Man kann "Gala Beautify" natürlich so frivol rezensieren, wie es der Kollege M. von der "Süddeutschen Zeitung" getan hat. M. konzentrierte sich ganz auf die Seite 113 des "better-aging"-Magazins, wo zu lesen ist: Frauen bevorzugen beim One-Night-Stand einen großen, bei Langzeit-Partnerschaften jedoch einen kleineren Penis.
4,7 Zentimeter in der Höhe und 2,8 Zentimeter in der Breite misst übrigens der Penis-Kurzartikel in der "Beautify", füllt sie also de facto nur zum Geringsten aus. M. war trotzdem erregt. Er interpretierte die Info dahingehend, dass der Mann von heute eigentlich "zwei Penisse" brauche, und empfahl der Beauty-Industrie die Erfindung des "Flexi-Glieds" nach dem Vorbild eines Periskop-Rohrs.
Ist das witzig? Aber sicher! Auch Pennäler-Humor à la "Titanic" ist Humor. Nur spricht er der Ernsthaftigkeit von "Beautify" Hohn.
Philosophisches und konkrete Schönheitsmaßnahmen
Tatsächlich ist das Magazin für die plastische Chirurgie das, was die Enzyklopädie von Diderot und D'Alembert einst für das Wissen der Menschheit war: Ein feingeistiges Aufklärungs-Instrument erster Güte.
Das mit dem Feingeistigen glauben Sie nicht, liebe Hörer? Dann sei Ihnen gesagt: Der Leitartikel des Magazins handelt von Platons Schönheitsbegriff und stammt von dem Philosophen Gert Scobel.
Irritierend ist höchstens, dass "beautify" offenbar keine Chance sah, für das Autorenfoto den Schluchten im Scobelschen Gesicht und der Hänge-Tendenz seines Kinnsacks beizukommen. Aber allen anderen kann geholfen werden - das ist die frohe Botschaft, siehe "das große ABC der Schönheitsmaßnahmen".
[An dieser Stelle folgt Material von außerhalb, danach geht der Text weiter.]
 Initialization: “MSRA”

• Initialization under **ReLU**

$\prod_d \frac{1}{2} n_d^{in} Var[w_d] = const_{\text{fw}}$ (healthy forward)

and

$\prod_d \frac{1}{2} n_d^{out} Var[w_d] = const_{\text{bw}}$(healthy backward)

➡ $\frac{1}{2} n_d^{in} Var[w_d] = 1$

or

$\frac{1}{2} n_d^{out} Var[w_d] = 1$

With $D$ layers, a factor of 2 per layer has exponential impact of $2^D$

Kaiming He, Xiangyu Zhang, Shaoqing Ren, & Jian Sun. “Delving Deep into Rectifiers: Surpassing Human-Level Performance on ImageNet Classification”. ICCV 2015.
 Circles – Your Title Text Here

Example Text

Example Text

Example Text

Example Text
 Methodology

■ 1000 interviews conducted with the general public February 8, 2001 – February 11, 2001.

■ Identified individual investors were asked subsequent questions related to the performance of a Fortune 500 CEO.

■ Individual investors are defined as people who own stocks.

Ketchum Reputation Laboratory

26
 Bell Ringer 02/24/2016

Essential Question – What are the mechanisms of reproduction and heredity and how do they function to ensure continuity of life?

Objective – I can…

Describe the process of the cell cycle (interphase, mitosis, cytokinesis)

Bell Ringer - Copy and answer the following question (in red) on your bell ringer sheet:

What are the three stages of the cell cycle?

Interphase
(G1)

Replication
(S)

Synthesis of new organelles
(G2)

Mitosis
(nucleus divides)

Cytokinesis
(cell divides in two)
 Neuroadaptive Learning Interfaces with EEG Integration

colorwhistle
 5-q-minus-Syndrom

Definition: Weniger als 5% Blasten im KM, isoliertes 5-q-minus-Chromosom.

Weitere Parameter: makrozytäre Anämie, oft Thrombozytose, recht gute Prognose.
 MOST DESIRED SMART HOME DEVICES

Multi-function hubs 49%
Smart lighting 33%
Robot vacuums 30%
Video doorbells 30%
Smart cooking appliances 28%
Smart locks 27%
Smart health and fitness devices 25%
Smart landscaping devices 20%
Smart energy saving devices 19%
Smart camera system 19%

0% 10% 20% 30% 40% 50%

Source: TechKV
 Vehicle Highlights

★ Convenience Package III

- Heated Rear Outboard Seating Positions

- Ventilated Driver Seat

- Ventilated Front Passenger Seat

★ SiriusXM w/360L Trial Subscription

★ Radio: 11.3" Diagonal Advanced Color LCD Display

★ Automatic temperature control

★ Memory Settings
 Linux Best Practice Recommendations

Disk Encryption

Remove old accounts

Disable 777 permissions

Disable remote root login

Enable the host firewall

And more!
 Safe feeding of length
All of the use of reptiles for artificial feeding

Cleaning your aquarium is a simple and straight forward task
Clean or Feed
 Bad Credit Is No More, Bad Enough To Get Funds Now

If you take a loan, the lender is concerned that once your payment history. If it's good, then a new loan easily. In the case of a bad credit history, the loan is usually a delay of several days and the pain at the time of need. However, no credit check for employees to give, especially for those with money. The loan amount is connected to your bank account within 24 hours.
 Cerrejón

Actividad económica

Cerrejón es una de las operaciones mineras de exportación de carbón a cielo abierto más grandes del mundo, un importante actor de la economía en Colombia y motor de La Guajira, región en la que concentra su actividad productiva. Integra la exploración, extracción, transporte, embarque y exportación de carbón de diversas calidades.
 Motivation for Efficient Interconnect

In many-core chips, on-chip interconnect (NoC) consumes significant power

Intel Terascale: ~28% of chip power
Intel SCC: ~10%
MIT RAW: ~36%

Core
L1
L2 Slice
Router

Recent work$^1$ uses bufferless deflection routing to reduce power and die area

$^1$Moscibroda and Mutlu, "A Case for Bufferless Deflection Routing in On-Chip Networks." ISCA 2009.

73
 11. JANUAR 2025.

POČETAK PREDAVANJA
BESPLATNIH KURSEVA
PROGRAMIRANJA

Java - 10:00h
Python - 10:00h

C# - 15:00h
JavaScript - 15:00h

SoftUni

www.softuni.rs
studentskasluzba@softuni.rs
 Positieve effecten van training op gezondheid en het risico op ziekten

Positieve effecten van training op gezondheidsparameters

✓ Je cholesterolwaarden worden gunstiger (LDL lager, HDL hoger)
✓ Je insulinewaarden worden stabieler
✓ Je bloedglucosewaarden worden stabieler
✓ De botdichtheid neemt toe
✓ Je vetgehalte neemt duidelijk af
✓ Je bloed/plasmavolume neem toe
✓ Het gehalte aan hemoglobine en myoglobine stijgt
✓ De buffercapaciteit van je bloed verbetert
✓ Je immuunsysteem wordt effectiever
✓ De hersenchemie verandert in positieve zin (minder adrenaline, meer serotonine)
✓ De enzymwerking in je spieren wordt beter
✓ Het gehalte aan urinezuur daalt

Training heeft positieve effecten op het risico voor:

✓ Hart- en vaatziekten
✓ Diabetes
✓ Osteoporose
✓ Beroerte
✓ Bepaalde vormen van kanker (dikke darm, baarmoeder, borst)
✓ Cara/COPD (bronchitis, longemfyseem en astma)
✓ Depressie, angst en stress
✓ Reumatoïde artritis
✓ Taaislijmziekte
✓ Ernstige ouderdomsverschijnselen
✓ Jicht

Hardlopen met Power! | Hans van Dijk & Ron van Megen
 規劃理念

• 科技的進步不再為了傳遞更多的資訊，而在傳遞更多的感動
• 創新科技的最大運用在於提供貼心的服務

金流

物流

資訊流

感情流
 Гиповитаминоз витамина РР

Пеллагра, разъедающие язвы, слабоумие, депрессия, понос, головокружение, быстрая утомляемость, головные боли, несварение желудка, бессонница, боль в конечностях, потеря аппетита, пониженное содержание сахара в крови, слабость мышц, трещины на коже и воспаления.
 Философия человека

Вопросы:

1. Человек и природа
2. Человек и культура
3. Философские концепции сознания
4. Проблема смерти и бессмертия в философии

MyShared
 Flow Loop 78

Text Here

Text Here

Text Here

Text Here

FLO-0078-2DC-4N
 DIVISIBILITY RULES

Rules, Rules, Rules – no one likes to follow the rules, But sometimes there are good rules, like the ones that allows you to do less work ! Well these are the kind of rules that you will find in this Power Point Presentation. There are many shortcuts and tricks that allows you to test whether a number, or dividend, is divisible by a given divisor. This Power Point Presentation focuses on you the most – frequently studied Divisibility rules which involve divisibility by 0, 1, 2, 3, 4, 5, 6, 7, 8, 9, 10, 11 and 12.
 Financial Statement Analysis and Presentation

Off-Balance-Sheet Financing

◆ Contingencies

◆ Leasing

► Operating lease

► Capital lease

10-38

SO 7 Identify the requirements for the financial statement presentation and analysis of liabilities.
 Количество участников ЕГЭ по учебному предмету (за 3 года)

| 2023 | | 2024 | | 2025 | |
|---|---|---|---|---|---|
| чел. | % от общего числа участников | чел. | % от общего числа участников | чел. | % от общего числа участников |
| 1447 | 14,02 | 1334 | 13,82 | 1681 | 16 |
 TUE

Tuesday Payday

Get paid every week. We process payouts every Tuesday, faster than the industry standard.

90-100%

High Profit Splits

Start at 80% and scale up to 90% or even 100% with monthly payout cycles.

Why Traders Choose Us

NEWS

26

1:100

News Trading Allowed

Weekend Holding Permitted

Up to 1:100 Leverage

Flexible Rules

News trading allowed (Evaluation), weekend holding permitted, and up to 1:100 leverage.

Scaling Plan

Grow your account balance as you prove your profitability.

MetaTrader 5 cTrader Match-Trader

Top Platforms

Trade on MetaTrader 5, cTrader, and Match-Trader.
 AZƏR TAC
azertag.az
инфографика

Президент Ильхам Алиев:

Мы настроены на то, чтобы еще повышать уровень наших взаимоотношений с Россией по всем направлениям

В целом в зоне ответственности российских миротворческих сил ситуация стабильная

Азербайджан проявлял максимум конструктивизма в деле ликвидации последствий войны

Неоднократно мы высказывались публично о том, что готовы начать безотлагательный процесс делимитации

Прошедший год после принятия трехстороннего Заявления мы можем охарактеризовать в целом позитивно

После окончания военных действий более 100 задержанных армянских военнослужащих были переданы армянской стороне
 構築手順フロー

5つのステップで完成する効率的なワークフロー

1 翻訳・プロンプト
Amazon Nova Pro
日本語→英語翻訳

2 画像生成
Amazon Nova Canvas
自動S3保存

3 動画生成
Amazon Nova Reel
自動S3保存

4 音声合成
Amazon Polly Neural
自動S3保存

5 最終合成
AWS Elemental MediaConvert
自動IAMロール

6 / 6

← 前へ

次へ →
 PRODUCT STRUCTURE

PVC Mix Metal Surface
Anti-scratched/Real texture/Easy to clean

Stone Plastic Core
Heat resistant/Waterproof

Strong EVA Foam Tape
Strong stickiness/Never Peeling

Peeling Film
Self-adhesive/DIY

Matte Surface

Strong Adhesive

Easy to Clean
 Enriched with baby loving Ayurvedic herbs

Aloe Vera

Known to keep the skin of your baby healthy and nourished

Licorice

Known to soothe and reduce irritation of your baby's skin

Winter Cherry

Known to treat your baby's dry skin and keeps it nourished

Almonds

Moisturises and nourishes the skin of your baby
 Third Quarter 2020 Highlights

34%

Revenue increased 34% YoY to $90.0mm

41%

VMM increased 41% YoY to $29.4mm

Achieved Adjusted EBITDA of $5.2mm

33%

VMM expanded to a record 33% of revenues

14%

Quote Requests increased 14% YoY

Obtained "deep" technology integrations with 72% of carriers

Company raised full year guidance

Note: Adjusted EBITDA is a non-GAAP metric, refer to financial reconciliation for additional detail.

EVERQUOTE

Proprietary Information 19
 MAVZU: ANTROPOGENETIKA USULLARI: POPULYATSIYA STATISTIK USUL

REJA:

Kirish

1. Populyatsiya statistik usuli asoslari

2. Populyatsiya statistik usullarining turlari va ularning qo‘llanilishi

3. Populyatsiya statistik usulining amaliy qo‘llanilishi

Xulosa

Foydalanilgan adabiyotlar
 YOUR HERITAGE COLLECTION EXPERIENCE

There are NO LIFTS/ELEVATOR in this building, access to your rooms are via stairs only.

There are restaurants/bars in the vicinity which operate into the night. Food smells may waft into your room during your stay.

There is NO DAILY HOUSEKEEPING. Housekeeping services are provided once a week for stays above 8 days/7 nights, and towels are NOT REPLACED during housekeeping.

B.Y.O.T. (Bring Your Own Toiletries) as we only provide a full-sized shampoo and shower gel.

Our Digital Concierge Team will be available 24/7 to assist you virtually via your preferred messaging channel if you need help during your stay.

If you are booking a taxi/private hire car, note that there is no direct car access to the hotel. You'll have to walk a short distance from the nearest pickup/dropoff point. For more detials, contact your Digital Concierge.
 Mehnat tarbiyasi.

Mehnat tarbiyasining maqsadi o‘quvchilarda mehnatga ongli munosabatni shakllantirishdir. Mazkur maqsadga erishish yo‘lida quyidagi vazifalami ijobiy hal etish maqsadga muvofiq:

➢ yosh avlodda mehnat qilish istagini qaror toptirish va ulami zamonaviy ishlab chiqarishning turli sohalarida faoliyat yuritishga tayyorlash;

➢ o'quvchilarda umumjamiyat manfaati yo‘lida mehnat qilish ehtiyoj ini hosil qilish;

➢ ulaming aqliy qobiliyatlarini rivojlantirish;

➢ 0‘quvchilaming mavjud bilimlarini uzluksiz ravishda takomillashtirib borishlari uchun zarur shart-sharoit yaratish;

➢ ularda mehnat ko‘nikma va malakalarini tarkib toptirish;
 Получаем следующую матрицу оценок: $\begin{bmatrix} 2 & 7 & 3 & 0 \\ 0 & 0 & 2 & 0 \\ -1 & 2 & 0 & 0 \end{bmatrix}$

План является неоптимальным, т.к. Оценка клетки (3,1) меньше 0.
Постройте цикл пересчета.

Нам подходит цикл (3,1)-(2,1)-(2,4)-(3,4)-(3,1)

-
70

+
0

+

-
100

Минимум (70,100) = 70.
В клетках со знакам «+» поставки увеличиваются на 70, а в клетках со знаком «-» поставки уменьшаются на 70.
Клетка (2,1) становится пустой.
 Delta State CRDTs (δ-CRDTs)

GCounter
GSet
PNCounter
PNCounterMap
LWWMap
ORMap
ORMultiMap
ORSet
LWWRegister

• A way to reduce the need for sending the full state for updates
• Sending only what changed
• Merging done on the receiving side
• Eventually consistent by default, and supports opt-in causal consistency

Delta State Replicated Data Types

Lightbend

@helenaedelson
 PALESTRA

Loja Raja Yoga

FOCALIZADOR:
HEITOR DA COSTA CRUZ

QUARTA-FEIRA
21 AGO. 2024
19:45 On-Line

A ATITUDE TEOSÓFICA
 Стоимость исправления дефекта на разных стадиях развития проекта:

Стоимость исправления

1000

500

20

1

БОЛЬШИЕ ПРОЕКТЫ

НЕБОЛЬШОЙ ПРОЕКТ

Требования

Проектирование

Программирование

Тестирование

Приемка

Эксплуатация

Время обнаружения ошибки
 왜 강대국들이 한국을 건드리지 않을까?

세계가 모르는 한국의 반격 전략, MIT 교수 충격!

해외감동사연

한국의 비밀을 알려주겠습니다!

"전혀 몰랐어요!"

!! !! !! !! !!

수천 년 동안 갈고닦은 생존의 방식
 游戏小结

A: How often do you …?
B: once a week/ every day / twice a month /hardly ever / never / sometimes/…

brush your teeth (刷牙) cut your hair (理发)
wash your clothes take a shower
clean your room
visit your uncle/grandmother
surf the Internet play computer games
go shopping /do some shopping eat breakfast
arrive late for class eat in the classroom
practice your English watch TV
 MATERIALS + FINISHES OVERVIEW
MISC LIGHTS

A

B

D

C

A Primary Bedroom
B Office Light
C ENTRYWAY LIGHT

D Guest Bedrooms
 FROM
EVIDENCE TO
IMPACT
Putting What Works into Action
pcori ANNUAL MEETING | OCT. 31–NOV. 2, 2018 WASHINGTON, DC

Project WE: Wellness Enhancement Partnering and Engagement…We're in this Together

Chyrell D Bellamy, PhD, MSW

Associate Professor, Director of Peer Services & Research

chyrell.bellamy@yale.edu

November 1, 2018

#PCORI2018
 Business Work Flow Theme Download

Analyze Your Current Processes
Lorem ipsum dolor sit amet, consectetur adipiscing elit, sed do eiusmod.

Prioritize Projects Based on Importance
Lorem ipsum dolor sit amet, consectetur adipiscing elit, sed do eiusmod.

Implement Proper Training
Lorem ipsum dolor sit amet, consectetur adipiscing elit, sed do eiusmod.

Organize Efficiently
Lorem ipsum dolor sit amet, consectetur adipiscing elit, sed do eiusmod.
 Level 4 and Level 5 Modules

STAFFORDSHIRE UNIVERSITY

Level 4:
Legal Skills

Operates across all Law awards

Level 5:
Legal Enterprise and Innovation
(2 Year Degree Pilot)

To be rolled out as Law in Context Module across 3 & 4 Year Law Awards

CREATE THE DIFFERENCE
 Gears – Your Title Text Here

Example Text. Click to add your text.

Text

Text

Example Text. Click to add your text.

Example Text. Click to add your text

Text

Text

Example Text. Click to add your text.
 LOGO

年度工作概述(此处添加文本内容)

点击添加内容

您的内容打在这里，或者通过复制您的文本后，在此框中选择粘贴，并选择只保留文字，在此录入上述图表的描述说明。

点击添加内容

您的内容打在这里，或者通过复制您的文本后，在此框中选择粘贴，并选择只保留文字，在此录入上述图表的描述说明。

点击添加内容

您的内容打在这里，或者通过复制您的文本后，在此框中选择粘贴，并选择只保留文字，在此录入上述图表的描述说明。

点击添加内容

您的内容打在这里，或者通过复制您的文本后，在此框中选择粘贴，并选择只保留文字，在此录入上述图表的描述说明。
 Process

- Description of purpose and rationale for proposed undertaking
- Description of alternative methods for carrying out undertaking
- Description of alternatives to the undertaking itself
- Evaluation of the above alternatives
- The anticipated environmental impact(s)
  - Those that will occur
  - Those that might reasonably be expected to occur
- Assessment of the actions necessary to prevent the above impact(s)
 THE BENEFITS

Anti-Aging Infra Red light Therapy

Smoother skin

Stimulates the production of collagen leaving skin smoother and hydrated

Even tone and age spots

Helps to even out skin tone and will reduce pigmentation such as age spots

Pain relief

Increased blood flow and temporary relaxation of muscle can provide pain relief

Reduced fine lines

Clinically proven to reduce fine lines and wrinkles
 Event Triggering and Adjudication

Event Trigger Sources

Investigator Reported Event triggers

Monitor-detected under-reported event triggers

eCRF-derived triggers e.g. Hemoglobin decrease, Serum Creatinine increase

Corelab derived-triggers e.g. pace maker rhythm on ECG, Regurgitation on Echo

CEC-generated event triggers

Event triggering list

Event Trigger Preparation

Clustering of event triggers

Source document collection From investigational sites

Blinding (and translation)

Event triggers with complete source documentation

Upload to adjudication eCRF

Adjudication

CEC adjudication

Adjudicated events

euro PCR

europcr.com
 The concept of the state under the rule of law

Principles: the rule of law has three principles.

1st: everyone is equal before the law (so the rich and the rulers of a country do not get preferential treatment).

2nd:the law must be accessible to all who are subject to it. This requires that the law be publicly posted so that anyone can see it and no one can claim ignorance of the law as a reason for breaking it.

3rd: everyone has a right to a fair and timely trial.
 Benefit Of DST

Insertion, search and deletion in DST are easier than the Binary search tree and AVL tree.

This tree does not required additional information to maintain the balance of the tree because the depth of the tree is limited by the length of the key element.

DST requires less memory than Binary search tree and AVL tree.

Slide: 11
Gegen freistehende Zahnhälse gibt es "Hyaluron-Filler" für 100 Euro pro Injektion; gegen die "Achsel-Praline" - das heißt: Schwabbel an nämlicher Stelle - hilft die "Thermi-Tight-Technik" für 'nen Tausender; für pfundigere Brüste sollten Frauen 7.000 Euro mitbringen; während sein Ding für 10 Riesen lang und breit wird; Krampfadern verkleben kostet sie wie ihn geschlechtergerechte 2500, Intim-Bleaching "abhängig von der Größe des Areals" gibt's ab günstigen 420.
Ja, man kommt auf den Gegenwert eines knackigen Porsche, wenn man - und nur das ist eine produktive Lese-Haltung - nackt vor dem Spiegel stehend in der "Beautify" blättert und zugleich kontrolliert, was nicht mehr ideal rüber kommt.
Seien Sie tiefsinnig! Kaufen Sie "Beautify"!
Aber mal ehrlich: Fühlen Sie sich nicht wertvoller als ein röhrender Porsche? - Nein? Dann haben Sie bislang sicher zu wenig an sich machen lassen! Quod erat demonstrandum. Gott sei dank listet "Beautify" auf dezenten 17 Seiten die Adressen von Ärzten auf, die uns gern von lästigen Makeln befreien.
Und keine Sorge! Auch die Frage "Kann man süchtig werden nach Schönheitseingriffen?" beantwortet "Beautify" so ehrlich, wie man das von einem humanistischen Magazin dieses Ranges erwartet: "Ja, das kann man, es kommt allerdings selten vor."
Überhaupt: Ehrlichkeit! "Beautify" verschweigt die "Ausfallzeiten" nach diversen Behandlungen keineswegs, spricht offen von Wundheilung, Seh-Schwächen, Korsett-Tragen und sexueller Abstinenz, je nachdem.
Der Leser spürt, was das bedeutet: Wenn er nur genug an sich machen lässt, muss er sich jahrelang keine Gedanken mehr über den Sinns des Lebens machen. Er lebt und leidet für die Schönheit. Und zeigt, dass er auf Oscar Wildes Erkenntnis-Höhen wandelt: "Nur oberflächliche Menschen urteilen nicht nach Äußerlichkeiten."
Seien Sie tiefsinnig! Kaufen Sie "Beautify"! Keine geringere Schönheit als Verona Pooth spricht ihr kultivierte Credo aus: "Man darf der Natur nicht einfach freien Lauf lassen."